In a perfect world, DevOps (the culture of integrating software development and its day-to-day operation in the data center) should be seamless, with Devs and Ops working side by side in harmony and understanding each other's playing field, options and consequences. In the real world, that is easier said than done.
Part of it may have to do with culture and workplace collaboration, but there's no denying that there are also real issues that impede the ideal of seamless collaboration. It all comes down to being able to see the greater picture, and analytics may be able to lend a helping hand there.
A new initiative announced today by Pepperdata aims to tackle this exact issue, building on an open source project by LinkedIn and starting with the Hadoop world but promising to expand its reach above and beyond.

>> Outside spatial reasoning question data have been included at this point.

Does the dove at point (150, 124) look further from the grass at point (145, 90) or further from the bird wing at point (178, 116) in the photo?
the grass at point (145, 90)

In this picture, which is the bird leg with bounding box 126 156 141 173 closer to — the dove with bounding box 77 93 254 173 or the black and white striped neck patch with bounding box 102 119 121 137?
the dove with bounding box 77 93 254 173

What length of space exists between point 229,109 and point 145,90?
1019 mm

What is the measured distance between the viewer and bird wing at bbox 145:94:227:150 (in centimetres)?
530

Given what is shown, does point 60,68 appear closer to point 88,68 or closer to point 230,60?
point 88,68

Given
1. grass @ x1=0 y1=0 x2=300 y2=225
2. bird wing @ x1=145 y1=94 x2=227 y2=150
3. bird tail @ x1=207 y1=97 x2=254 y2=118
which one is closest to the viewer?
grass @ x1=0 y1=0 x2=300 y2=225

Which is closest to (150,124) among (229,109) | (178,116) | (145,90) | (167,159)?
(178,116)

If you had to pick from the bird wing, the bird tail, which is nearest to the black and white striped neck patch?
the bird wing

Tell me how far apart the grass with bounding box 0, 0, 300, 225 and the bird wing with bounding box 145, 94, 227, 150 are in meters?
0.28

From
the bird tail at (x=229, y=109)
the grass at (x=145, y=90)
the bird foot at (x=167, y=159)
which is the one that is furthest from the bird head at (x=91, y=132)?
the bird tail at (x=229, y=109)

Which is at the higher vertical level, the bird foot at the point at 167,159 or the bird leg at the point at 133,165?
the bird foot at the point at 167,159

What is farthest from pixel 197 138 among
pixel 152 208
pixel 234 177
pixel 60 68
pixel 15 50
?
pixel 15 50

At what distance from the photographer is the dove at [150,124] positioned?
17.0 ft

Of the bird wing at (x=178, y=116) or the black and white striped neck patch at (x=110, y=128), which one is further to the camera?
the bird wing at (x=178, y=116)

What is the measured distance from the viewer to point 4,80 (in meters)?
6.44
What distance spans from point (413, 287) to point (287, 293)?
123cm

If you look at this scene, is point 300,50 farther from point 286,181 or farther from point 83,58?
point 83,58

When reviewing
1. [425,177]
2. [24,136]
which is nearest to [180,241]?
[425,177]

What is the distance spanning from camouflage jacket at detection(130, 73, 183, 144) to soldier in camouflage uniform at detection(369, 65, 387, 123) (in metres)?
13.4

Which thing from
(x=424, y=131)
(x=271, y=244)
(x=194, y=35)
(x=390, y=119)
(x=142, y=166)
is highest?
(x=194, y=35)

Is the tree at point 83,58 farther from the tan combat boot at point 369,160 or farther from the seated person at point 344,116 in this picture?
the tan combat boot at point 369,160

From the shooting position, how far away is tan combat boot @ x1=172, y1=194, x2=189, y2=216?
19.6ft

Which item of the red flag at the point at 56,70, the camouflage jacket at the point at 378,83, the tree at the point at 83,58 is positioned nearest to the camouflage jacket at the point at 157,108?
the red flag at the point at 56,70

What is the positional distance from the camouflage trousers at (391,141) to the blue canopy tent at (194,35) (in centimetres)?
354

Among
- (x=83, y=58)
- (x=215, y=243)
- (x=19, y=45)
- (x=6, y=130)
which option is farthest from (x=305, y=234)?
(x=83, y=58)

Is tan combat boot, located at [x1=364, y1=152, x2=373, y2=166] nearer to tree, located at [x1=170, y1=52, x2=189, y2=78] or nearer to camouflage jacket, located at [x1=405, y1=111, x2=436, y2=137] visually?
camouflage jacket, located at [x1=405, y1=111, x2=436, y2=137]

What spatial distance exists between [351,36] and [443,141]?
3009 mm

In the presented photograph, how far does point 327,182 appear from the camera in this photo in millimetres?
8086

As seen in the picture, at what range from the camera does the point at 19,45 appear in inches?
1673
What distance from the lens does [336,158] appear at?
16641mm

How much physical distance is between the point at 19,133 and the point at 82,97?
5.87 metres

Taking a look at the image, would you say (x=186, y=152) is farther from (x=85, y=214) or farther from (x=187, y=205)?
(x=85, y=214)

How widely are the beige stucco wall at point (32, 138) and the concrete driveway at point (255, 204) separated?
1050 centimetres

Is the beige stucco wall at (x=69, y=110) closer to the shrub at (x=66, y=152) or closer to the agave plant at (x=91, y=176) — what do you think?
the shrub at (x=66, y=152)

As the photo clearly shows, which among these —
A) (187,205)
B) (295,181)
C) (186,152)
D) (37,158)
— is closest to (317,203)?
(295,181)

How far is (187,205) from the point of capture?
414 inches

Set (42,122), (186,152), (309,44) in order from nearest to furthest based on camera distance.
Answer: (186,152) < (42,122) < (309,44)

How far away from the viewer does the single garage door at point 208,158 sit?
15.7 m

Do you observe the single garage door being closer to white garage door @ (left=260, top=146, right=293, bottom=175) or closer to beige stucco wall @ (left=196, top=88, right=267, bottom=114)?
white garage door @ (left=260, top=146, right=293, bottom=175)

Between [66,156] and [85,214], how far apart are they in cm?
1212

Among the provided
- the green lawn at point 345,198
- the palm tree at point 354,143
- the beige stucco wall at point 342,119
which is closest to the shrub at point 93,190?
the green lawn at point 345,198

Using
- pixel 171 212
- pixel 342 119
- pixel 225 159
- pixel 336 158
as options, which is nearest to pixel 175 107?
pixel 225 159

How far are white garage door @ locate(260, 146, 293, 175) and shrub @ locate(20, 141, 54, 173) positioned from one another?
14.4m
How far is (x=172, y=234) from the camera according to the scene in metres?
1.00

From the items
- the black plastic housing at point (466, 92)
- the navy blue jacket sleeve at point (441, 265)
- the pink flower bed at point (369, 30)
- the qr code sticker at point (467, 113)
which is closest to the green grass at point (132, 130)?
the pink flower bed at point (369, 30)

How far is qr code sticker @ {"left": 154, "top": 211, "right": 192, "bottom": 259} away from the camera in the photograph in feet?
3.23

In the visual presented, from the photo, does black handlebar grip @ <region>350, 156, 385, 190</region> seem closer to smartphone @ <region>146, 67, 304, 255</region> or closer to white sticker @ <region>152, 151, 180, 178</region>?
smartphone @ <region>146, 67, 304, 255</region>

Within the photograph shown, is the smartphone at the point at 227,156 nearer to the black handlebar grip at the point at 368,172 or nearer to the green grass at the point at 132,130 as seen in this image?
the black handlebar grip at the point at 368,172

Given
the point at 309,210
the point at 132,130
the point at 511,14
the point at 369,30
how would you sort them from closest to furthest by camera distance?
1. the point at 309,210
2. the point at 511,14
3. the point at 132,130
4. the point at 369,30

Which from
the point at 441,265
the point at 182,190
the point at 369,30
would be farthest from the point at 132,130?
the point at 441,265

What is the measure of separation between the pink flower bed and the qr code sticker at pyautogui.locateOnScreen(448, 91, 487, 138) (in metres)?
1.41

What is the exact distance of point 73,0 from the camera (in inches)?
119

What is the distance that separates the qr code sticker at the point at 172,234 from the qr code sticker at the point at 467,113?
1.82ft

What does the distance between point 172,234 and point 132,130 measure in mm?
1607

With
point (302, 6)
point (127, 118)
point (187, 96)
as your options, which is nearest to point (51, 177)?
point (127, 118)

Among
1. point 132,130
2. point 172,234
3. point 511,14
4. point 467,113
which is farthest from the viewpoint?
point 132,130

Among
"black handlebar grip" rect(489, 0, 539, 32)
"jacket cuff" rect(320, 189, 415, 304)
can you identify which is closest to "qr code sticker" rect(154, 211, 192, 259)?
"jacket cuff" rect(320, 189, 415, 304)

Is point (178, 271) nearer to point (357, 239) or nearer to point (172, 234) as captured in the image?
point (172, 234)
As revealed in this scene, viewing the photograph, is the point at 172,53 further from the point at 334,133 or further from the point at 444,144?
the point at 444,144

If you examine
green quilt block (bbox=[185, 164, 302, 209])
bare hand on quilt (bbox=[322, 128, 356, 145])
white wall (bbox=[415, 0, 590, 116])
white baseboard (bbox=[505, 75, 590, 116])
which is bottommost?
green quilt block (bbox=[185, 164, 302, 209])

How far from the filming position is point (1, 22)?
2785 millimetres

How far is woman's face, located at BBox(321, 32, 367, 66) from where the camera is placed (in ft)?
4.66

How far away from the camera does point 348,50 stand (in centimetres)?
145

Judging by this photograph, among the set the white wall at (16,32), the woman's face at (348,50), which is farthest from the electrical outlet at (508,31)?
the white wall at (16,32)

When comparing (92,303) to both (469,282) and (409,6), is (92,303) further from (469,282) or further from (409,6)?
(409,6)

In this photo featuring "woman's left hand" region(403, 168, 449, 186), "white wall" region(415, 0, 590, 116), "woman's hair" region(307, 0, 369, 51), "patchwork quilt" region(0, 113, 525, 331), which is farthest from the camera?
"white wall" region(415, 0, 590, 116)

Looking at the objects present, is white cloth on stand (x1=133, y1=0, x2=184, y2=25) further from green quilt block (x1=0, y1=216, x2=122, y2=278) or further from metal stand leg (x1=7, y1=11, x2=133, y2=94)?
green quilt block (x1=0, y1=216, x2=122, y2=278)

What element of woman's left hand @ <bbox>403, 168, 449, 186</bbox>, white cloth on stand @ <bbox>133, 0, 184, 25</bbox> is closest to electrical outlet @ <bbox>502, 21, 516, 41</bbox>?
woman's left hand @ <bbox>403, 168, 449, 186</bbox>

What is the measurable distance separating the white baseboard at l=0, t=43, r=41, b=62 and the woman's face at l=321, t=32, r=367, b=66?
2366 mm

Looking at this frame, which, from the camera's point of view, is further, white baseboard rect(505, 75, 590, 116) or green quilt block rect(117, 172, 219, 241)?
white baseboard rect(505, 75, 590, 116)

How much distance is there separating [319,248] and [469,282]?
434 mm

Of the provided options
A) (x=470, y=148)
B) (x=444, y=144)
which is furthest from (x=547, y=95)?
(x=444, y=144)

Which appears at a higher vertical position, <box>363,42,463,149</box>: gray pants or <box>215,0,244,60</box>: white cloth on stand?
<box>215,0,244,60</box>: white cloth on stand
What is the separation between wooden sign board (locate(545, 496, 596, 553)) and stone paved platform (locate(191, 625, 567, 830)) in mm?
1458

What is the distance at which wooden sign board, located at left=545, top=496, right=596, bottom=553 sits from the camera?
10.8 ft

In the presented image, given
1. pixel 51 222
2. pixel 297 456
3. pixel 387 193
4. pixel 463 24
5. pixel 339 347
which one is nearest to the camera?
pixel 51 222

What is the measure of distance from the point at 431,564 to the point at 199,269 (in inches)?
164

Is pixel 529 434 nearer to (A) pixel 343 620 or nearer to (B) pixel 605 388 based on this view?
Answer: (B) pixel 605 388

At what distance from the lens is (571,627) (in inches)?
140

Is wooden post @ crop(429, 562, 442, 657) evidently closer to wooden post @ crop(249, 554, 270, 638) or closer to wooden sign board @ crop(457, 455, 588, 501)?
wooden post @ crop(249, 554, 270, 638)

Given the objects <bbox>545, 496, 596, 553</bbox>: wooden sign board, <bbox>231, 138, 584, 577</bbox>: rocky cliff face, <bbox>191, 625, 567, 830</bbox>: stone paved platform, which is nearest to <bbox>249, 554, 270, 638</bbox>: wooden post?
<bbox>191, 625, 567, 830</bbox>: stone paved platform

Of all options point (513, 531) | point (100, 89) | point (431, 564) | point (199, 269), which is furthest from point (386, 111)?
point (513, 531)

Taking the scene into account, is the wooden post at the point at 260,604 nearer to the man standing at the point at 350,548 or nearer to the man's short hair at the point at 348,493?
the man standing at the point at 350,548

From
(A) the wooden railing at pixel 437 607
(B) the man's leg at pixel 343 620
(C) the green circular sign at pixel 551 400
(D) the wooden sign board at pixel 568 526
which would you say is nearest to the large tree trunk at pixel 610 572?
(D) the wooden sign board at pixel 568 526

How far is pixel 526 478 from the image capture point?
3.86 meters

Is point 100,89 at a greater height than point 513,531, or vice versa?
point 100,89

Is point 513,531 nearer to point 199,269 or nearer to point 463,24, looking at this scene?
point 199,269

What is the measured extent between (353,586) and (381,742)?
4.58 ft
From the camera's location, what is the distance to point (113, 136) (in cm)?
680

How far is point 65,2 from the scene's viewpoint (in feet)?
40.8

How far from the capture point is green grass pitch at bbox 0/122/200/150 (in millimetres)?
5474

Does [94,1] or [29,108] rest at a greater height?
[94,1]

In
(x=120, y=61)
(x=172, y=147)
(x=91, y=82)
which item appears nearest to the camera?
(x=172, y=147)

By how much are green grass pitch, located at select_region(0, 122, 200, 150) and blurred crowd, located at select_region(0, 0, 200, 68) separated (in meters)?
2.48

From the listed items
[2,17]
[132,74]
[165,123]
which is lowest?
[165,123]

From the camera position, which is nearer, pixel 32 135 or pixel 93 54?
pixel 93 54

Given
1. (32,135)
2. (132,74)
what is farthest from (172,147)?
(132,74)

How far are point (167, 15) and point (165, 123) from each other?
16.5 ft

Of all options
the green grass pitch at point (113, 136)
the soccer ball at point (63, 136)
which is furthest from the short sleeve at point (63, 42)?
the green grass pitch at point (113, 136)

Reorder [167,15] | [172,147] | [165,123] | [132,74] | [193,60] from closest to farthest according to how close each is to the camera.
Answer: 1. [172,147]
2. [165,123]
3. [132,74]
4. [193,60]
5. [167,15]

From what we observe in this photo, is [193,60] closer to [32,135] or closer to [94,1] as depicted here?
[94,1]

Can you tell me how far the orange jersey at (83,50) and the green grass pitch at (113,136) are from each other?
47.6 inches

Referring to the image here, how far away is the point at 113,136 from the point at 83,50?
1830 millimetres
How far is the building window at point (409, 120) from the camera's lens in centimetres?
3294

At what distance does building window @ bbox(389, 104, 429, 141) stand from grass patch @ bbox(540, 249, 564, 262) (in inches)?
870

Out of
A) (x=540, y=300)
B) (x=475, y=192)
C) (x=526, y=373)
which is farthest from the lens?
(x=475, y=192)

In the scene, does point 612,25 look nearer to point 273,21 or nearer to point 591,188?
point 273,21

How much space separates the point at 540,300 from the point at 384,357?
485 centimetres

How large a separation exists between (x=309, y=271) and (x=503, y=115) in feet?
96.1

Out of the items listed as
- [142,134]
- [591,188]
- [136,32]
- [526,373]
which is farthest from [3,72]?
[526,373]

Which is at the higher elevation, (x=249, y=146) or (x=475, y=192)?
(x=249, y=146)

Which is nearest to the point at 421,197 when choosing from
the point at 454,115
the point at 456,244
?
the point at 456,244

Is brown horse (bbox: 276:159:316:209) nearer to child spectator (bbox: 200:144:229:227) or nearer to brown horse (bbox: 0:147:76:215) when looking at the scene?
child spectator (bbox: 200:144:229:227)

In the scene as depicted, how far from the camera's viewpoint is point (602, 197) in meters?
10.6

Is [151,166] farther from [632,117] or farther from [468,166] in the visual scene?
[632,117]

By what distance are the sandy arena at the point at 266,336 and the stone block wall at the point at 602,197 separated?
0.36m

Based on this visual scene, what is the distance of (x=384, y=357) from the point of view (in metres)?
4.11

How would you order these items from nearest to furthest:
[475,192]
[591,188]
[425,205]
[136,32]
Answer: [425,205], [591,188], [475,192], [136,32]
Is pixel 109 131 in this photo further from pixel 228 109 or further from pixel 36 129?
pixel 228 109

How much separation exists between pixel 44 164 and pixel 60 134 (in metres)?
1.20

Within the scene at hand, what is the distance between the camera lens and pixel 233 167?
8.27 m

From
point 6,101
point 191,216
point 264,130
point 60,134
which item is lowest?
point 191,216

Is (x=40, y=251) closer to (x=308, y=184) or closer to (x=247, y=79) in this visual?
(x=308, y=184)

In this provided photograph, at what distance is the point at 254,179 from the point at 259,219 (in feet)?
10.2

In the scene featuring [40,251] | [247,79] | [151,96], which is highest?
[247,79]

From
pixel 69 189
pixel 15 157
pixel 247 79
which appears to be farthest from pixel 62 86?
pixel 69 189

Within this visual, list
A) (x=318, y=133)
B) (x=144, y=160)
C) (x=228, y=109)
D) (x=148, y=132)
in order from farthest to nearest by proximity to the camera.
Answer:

'They need to understand what they're doing to us'
Pepperdata, a vendor specializing in Big Data performance, today announced it is expanding its product portfolio with Pepperdata Application Profiler. The Profiler, based on LinkedIn's Dr. Elephant open source solution, aims to provide Hadoop and Spark developers with easy to understand recommendations for improving job performance. Ash Munshi, Pepperdata's CEO, provided an interesting backstory to the new product's birth.
Pepperdata's current line of products includes the Analyzer, the Optimizer and the Enforcer. The Analyzer collects and analyzes a wide array of process, operating system and hardware metrics to provide an overview of cluster utilization, while the Optimizer and the Enforcer build on those to optimize cluster resource utilization and enforce user-provided policies regarding job prioritization.
All of these are apparently aimed at the Ops side of DevOps -- the people in charge of monitoring and optimizing the deployment and performance of applications. So what's the deal with the Profiler -- what is it out to achieve, and why?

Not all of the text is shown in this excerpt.